TASK DESCRIPTION
Please rewrite the entries below as a single numbered list, one line per number, leaving out every blank line.

WORKING DATA
--- --- ---

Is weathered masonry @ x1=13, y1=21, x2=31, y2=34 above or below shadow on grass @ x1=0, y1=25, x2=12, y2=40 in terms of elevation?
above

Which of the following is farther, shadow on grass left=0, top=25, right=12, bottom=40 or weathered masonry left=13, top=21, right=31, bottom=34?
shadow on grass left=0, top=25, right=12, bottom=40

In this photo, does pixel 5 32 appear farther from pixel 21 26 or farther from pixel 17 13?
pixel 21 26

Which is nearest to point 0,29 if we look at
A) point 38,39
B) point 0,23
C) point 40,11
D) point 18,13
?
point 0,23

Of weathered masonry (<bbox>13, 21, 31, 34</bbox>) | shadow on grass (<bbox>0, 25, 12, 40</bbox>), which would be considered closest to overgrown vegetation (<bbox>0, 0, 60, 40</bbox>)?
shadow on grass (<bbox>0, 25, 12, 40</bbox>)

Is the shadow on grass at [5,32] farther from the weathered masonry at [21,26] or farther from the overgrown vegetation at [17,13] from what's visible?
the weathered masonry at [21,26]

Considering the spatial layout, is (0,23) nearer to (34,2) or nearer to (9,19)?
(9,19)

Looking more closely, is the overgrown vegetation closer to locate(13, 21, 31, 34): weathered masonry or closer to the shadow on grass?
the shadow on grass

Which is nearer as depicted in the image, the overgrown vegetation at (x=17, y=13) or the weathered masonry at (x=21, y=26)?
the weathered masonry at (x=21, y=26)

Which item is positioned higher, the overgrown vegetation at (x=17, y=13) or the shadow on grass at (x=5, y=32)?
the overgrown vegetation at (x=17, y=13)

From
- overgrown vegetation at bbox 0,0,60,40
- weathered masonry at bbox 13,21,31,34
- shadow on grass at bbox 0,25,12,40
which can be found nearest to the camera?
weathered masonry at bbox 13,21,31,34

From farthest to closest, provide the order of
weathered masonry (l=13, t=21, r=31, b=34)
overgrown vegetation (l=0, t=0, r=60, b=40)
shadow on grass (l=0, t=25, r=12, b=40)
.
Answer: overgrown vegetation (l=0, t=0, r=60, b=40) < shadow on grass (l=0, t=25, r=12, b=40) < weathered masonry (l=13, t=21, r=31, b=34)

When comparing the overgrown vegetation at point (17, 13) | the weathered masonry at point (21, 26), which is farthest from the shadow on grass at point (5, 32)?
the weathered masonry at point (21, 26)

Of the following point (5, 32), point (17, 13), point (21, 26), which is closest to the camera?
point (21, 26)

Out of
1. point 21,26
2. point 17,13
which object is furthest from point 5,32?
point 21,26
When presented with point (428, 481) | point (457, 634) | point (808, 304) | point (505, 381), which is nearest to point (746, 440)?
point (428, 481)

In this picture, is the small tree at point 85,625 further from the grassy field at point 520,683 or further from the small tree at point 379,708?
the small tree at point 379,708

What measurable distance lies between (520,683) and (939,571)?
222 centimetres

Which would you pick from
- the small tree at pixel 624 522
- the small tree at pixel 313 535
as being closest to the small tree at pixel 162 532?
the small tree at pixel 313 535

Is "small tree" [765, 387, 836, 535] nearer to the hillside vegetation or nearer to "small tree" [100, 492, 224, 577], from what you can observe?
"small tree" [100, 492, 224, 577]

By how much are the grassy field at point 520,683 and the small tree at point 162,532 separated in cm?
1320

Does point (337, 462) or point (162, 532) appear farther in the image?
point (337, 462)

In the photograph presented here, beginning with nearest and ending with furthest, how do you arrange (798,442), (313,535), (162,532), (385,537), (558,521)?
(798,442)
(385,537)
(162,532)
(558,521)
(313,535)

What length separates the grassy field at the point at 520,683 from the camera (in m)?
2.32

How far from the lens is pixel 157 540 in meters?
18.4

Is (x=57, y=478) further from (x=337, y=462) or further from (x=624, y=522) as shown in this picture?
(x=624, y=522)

--- --- ---

EXERCISE ANSWER
1. Is weathered masonry @ x1=13, y1=21, x2=31, y2=34 above or below shadow on grass @ x1=0, y1=25, x2=12, y2=40 in terms of elevation?
2. above
3. Which of the following is farther, shadow on grass left=0, top=25, right=12, bottom=40 or weathered masonry left=13, top=21, right=31, bottom=34?
4. shadow on grass left=0, top=25, right=12, bottom=40
5. In this photo, does pixel 5 32 appear farther from pixel 21 26 or farther from pixel 17 13?
6. pixel 21 26
7. Which is nearest to point 0,29 if we look at
8. A) point 38,39
9. B) point 0,23
10. C) point 40,11
11. D) point 18,13
12. ?
13. point 0,23
14. Of weathered masonry (<bbox>13, 21, 31, 34</bbox>) | shadow on grass (<bbox>0, 25, 12, 40</bbox>), which would be considered closest to overgrown vegetation (<bbox>0, 0, 60, 40</bbox>)?
15. shadow on grass (<bbox>0, 25, 12, 40</bbox>)
16. Is the shadow on grass at [5,32] farther from the weathered masonry at [21,26] or farther from the overgrown vegetation at [17,13] from what's visible?
17. the weathered masonry at [21,26]
18. Considering the spatial layout, is (0,23) nearer to (34,2) or nearer to (9,19)?
19. (9,19)
20. Looking more closely, is the overgrown vegetation closer to locate(13, 21, 31, 34): weathered masonry or closer to the shadow on grass?
21. the shadow on grass
22. Which is nearer as depicted in the image, the overgrown vegetation at (x=17, y=13) or the weathered masonry at (x=21, y=26)?
23. the weathered masonry at (x=21, y=26)
24. Which item is positioned higher, the overgrown vegetation at (x=17, y=13) or the shadow on grass at (x=5, y=32)?
25. the overgrown vegetation at (x=17, y=13)
26. From
27. - overgrown vegetation at bbox 0,0,60,40
28. - weathered masonry at bbox 13,21,31,34
29. - shadow on grass at bbox 0,25,12,40
30. which can be found nearest to the camera?
31. weathered masonry at bbox 13,21,31,34
32. From farthest to closest, provide the order of
33. weathered masonry (l=13, t=21, r=31, b=34)
34. overgrown vegetation (l=0, t=0, r=60, b=40)
35. shadow on grass (l=0, t=25, r=12, b=40)
36. .
37. Answer: overgrown vegetation (l=0, t=0, r=60, b=40) < shadow on grass (l=0, t=25, r=12, b=40) < weathered masonry (l=13, t=21, r=31, b=34)
38. When comparing the overgrown vegetation at point (17, 13) | the weathered masonry at point (21, 26), which is farthest from the shadow on grass at point (5, 32)?
39. the weathered masonry at point (21, 26)
40. Of the following point (5, 32), point (17, 13), point (21, 26), which is closest to the camera?
41. point (21, 26)
42. Out of
43. 1. point 21,26
44. 2. point 17,13
45. which object is furthest from point 5,32?
46. point 21,26
47. When presented with point (428, 481) | point (457, 634) | point (808, 304) | point (505, 381), which is nearest to point (746, 440)?
48. point (428, 481)
49. In this picture, is the small tree at point 85,625 further from the grassy field at point 520,683 or further from the small tree at point 379,708?
50. the small tree at point 379,708
51. What measurable distance lies between (520,683) and (939,571)?
52. 222 centimetres
53. Which would you pick from
54. - the small tree at pixel 624 522
55. - the small tree at pixel 313 535
56. as being closest to the small tree at pixel 162 532?
57. the small tree at pixel 313 535
58. Is "small tree" [765, 387, 836, 535] nearer to the hillside vegetation or nearer to "small tree" [100, 492, 224, 577], from what you can observe?
59. "small tree" [100, 492, 224, 577]
60. By how much are the grassy field at point 520,683 and the small tree at point 162,532 separated in cm?
61. 1320
62. Does point (337, 462) or point (162, 532) appear farther in the image?
63. point (337, 462)
64. In the photograph presented here, beginning with nearest and ending with furthest, how do you arrange (798,442), (313,535), (162,532), (385,537), (558,521)?
65. (798,442)
66. (385,537)
67. (162,532)
68. (558,521)
69. (313,535)
70. What length separates the grassy field at the point at 520,683 from the camera (in m)?
71. 2.32
72. How far from the lens is pixel 157 540 in meters?
73. 18.4
74. Is (x=57, y=478) further from (x=337, y=462) or further from (x=624, y=522) as shown in this picture?
75. (x=624, y=522)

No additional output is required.